Bir Radyo...
Rahmetli babam bu "AGA" markalı radyodan kulağını dayar haberleri dinlerdi.
Küçüktüm.
Evimiz kerpiçten yapılmış, bahçeli bir evdi. Ahşap pervazlı penceresinden dışarı baktığımızda ağaçların arasından mavi gökyüzünü görürdük.
Sabah uyandığımda serçe sesleri, bahçe kenarında "harıkta" (küçük su kanalında) akan su sesine karışır, tatlı bir armoni oluştururdu. Tabiatın kusursuz bestesi ile büyüdüm.
Her şey doğaldı.
Kavgalarımız, dostluklarımız, yemeklerimiz, gülüşlerimiz, ağlayışlarımız, fakirliğimiz, zenginliğimiz... Her şey doğaldı.
Annem, ekmekçi Keziban'ın pişirdiği tandır ekmeği ıslatır, organik beyaz peynir kordu önümüze... Ah o tadı hiç unutamam. Tandır ekmeğine düşkünlüğüm anne sütüne düşkünlüğümüz kadar aşırıdır.
Annem genellikle bulgur pilavı yapardı. Yanında da ekşi ayran ve yeşil soğanı... Bazen de kiraz yaprağı sarması, bazen sıkma köfte, bazen de simit pilavı...
Bulgur bizim yemeklerimizin ana malzemesi idi... Bulguru çıkarırsanız biz aç kalırdık.
Annem beni küçükken açık alanda, teştin içinde yıkardı, bahçede ocak üstünde kaynattığı suyu getirir, soğuk suyla aşlar, sonra tas tas üzerimize döker bizi güzel bi temizlerdi. Komşular pencereden ya da çatıdan beni görürler diye çekinir, utanır, sıkılır, ellerimle önümü arkamı kapatırdım :)
Hayat bizde hep doğaldı.
Annem temizlik hastasıydı. Dışarıda toz toprak içinde oynadıktan sonra eve geldiğimde mutlaka beni döverdi, üzerimde sopayı kırdıktan sonra üstümü başımı çıkarır, ellerimi ayaklarımı yıkar, söylene söylene beni odaya çıkarırdı.
Üst baş dediysem öyle cicili bicili elbiselerimiz yoktu.
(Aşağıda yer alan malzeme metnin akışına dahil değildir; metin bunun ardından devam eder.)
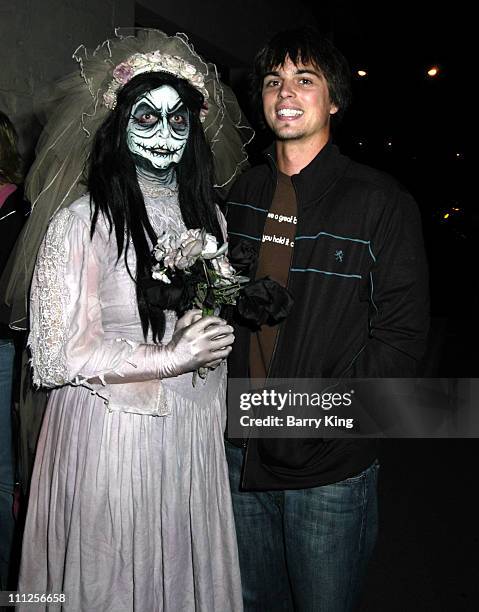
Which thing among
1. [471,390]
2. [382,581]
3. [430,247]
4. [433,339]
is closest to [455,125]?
[430,247]

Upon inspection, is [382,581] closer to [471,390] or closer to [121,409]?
[121,409]

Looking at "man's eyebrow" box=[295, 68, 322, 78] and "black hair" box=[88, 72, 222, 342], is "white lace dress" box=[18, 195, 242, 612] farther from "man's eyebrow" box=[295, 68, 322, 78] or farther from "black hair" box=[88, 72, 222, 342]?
"man's eyebrow" box=[295, 68, 322, 78]

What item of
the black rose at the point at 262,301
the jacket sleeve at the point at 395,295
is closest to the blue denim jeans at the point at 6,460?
the black rose at the point at 262,301

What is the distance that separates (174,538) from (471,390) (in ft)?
18.0

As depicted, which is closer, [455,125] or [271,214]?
[271,214]

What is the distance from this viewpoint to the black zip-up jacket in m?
1.86

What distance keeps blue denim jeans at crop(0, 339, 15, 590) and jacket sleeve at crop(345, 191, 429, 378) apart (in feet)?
5.49

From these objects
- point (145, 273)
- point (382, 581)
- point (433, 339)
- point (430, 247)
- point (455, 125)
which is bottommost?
point (382, 581)

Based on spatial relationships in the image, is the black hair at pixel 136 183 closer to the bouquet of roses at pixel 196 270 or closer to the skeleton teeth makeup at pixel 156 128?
the skeleton teeth makeup at pixel 156 128

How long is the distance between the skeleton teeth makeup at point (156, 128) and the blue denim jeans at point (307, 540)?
101cm

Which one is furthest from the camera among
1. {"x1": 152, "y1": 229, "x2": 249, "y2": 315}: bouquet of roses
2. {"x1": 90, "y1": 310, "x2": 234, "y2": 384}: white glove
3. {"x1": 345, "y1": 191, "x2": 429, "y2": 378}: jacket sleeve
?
{"x1": 345, "y1": 191, "x2": 429, "y2": 378}: jacket sleeve

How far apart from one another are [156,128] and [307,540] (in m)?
1.36

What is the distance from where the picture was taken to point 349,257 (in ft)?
6.13

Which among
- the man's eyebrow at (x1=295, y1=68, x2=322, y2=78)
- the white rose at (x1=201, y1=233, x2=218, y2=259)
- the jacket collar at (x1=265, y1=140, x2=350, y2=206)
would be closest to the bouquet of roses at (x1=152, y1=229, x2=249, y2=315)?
the white rose at (x1=201, y1=233, x2=218, y2=259)
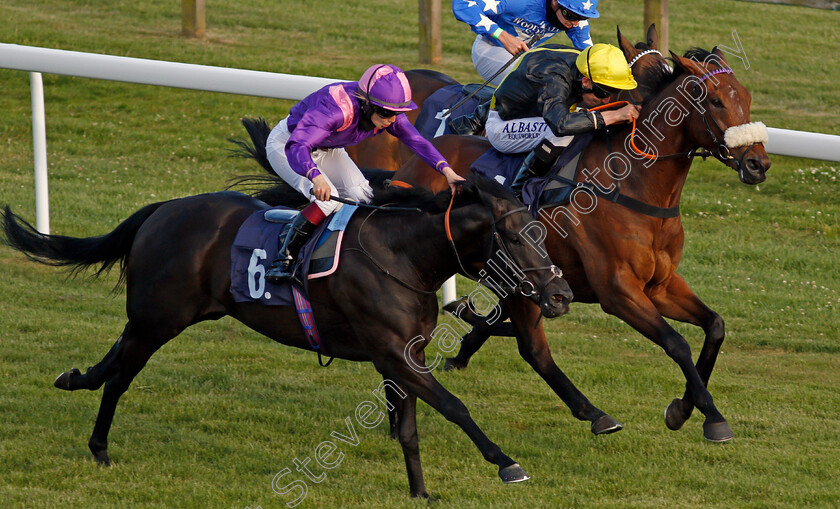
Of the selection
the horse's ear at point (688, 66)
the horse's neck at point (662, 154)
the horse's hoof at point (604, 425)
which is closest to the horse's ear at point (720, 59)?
the horse's ear at point (688, 66)

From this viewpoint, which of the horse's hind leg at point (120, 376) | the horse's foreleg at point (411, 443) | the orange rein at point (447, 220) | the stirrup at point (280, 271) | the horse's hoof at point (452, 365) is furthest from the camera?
the horse's hoof at point (452, 365)

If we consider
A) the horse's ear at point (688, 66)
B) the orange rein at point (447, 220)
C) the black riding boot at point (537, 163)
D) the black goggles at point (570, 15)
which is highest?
the horse's ear at point (688, 66)

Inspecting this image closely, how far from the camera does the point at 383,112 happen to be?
484cm

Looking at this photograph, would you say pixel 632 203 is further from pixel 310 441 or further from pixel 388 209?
pixel 310 441

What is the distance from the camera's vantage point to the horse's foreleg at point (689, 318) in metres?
5.32

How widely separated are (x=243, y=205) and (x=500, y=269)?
1516mm

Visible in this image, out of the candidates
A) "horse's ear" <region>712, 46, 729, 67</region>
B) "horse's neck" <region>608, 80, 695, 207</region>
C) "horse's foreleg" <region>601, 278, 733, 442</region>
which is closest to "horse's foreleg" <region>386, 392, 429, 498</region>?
"horse's foreleg" <region>601, 278, 733, 442</region>

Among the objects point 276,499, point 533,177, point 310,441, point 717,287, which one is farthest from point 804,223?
point 276,499

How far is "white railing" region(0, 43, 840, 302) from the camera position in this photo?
7984mm

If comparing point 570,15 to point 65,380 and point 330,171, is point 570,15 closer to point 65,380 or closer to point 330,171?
point 330,171

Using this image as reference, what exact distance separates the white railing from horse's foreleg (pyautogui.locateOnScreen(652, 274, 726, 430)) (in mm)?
2285

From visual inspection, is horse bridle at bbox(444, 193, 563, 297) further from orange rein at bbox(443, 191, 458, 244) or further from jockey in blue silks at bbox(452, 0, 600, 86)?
jockey in blue silks at bbox(452, 0, 600, 86)

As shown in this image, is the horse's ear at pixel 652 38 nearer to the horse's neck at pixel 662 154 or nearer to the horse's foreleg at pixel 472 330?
the horse's neck at pixel 662 154

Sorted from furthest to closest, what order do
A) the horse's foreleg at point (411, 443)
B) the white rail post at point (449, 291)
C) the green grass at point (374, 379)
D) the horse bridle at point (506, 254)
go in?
1. the white rail post at point (449, 291)
2. the green grass at point (374, 379)
3. the horse's foreleg at point (411, 443)
4. the horse bridle at point (506, 254)
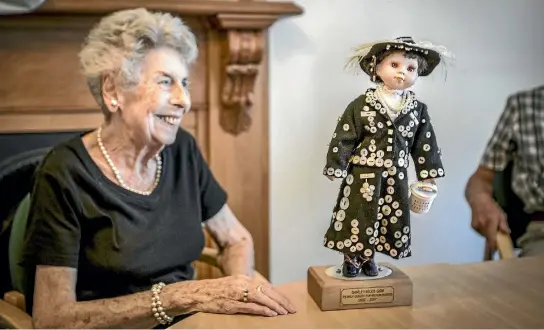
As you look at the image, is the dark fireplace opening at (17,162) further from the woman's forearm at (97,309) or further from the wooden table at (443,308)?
the wooden table at (443,308)

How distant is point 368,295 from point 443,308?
0.12m

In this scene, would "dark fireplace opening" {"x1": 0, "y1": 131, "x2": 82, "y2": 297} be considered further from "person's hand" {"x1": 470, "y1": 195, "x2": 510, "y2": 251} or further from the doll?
"person's hand" {"x1": 470, "y1": 195, "x2": 510, "y2": 251}

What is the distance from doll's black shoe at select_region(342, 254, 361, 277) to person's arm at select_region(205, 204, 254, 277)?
1.54 feet

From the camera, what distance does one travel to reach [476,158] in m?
1.78

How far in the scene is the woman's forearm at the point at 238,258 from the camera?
1396mm

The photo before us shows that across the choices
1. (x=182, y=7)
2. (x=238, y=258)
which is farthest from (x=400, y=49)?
(x=182, y=7)

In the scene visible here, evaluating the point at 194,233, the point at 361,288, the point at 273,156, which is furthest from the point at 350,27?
the point at 361,288

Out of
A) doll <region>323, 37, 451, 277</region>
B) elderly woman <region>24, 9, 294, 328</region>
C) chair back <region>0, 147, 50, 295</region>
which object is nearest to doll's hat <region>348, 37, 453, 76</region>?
doll <region>323, 37, 451, 277</region>

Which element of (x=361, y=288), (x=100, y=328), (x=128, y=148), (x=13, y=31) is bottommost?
(x=100, y=328)

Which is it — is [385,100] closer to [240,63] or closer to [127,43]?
[127,43]

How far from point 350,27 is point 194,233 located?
532mm

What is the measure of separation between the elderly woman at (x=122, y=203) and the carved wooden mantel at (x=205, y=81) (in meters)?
0.33

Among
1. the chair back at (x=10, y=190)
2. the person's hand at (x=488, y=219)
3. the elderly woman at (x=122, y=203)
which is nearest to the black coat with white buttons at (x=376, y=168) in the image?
the elderly woman at (x=122, y=203)

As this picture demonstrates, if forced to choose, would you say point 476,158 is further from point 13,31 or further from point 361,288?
point 13,31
Her şeyimiz delikli idi... O zamanki paralar da delikli idi giysilerimiz de... Delikli çorap, delikli pantolon, delikli ayakkabı... Giydiğimiz gömlek ve pantolonların her yerinde yama vardı.
Rahmetli babam hep dava peşindeydi, memleket meselesi ev meselesinden daha önemliydi. Annem de tam tersiydi, hep eviyle çağa çoluğuyla meşgul olurdu. Babamla annem arasında ciddi bir anlayış ve hayat tarzı farkı vardı. (Ben de biraz babama çekmişim, memleket derdi bütün dertlerin üstünde galiba...)
Babam gazete, dergi okur, radyoda haber dinlerdi. İşte şu aşağıda gördüğünüz AGA markalı radyodan... "Arkası yarın" diye bir tiyatro programı vardı. Aman Allahım! Bayılırdım. Yarını iple çeker, heyecanla beklerdim. (Bendeki okuma, edebiyat aşkı belki de ilk olarak buradan aşılandı, kim bilir...)
O zamanlar, Gündüzbey'den Malatya'ya (9 kilometre) eski model bir minibüs vardı, şehre gitmenin büyük bir iş olduğunu sanırdım. Minibüse binerken genellikle pencere kenarına otururdum, şehirden geldiğimi görsünler, hava atayım diye... Şehirden geliyordum :)
Yenimalatya Gazetesi'nde muhabirliğe başlayana kadar hiç param olmadı. Babam bize pek para vermezdi, çünkü aldığı maaşı hep "dava"ya harcardı. Paramız olmadığı için şehre her zaman gidemezdik. Bir gün bibimoğlu Vahapla karar verdik, minibüsün arkasındaki demirlere tutunup kaçak olarak şehre gidecektik.
Şoför son anda bizi fark etti, minibüs durmaya yakın atladık.
Sonuç felaket: Yüzümüz gözümüz param parça oldu.
Eve geldiğimizde üstüne üstlük bir de annelerimizden dayak yedik.
Ah ah!
Bir radyo bakın beni nerelere aldı götürdü.
Bir radyo.
Çocukluk anıları, insanı neden bu kadar çeker, alır götürür başka diyarlara bilmem ki...
Sonra, bir gün, 6 Şubat çıkageldi, kapımıza dayandı, evlerimizle beraber anılarımızı, acı tatlı hatıralarımızı da yıktı. Köyümüzün ve sinemizin ta orta yerinde kocaman bir boşluk oluştu. Mazimizle avunurduk, o da kalmadı. ????